All four points are spot on. Apple, of course, provides ample legal evidence to support these claims, relying on older cases and interpretations of the law to support the points — one of the sections is titled “Apple Is Not Microsoft” — but just the basic rebuttal alone should be enough for this nonsense to be thrown out in any functioning judicial system. The entire case, first of all, relies on a nonsensical definition of Apple’s market — “premium smartphones” — and the Justice Department failed to prove Apple was a monopoly even by that definition. Regardless, the Justice Department only has a right to sue under the Sherman Antitrust Act if a company has a monopoly market share in the sector it operates, so in Apple’s case, the market would be all smartphones, not just premium ones. If the Justice Department gets to label a market however it pleases, technically every company is a monopolist.

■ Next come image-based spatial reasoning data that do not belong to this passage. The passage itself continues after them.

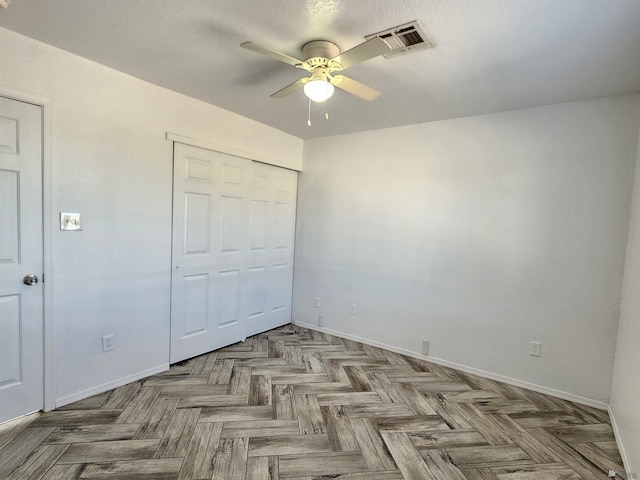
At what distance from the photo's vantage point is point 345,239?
12.6 feet

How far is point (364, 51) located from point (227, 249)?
2376 millimetres

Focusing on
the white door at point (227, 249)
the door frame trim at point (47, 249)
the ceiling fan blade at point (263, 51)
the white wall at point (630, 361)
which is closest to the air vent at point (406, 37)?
the ceiling fan blade at point (263, 51)

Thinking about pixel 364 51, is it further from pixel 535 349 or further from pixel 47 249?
pixel 535 349

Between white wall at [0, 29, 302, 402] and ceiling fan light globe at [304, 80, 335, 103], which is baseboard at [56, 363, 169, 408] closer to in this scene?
white wall at [0, 29, 302, 402]

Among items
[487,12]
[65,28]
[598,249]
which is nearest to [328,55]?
[487,12]

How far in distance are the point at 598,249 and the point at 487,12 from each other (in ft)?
6.55

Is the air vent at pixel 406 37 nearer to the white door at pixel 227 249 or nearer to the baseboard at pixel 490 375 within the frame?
the white door at pixel 227 249

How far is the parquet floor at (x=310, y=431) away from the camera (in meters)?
1.79

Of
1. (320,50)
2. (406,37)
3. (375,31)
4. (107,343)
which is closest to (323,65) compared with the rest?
(320,50)

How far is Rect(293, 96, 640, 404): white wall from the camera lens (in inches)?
98.1

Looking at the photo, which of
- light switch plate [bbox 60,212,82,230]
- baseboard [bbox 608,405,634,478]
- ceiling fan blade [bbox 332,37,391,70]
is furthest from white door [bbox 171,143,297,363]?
baseboard [bbox 608,405,634,478]

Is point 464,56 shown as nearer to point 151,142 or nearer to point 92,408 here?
point 151,142

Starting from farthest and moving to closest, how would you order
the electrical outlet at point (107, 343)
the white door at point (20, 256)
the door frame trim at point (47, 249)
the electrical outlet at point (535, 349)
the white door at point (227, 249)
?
the white door at point (227, 249)
the electrical outlet at point (535, 349)
the electrical outlet at point (107, 343)
the door frame trim at point (47, 249)
the white door at point (20, 256)

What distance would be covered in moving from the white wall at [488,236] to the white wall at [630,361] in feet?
0.47
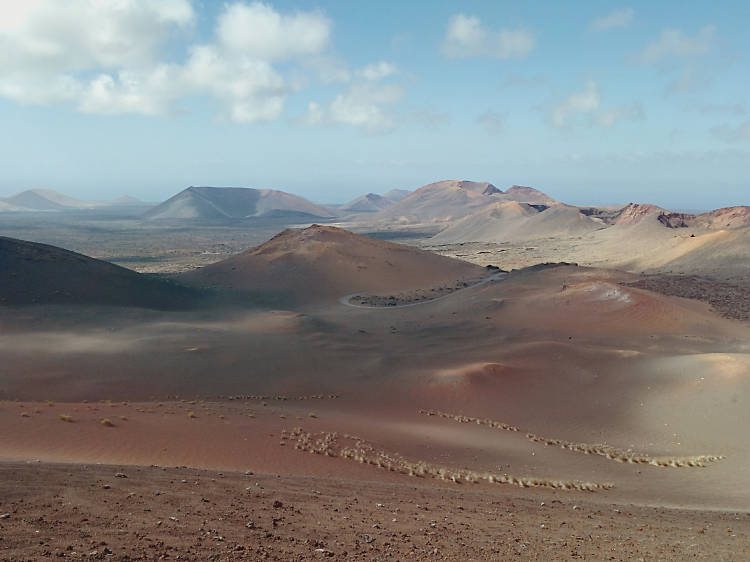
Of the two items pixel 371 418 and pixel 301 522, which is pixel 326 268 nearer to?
pixel 371 418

On top of that, the Justice Department flat-out lied multiple times in its brief when it filed the lawsuit in March. That should also be enough to invalidate the whole lawsuit because the whole thing rests on a throne of lies, and as soon as those lies are disproven, the case becomes enormously weak. It’s like if someone was accused of murder, but the person they’re said to have killed is still alive and well. While, yes, the department did correctly state some claims, especially regarding the Apple Watch’s exclusivity, the parts about super apps and messaging are just wrong. Apple doesn’t prevent cross-platform messaging — WhatsApp and many other apps are available on the App Store. The Justice Department completely ignores that fact and conveniently doesn’t even include it in its brief. It reads like something Samsung would write on a cheesy billboard advertisement.
For all the government claimed, it failed to prove in its suit that consumers were harmed by Apple’s actions. All it wrote was that Apple is a successful enterprise and that other companies aren’t as successful because consumers like Apple products better because they’re more locked down. That’s not illegal; being popular isn’t unlawful. Thus, there isn’t a reason for the Justice Department to file the lawsuit under the Sherman Antitrust Act because there’s no proof of harm anywhere in it. It wasn’t able to prove Apple committed illegal acts with the non-fabricated evidence it provided, and the rest is just deceptive nonsense.
Finally, I find it rather humorous that Apple had to explain the concept of capitalism to the U.S. government, which regulates the richest and most notorious capitalist economy in the world. “Apple is not required to grant third parties… access.” That one sentence fragment from the introduction should be enough to throw the whole case out. The United States is suing Apple for writing a contract and telling non-interested developers to take it or leave it. Writing contracts isn’t illegal, even if a company is a monopoly. (Apple, again, isn’t.) There’s a certain amount of irony in this case, and I’m glad Apple is forcefully responding to it.
(Also, I love how even the legal department writes “iPhone” without an article as if it’s a proper noun. Never change, Apple.)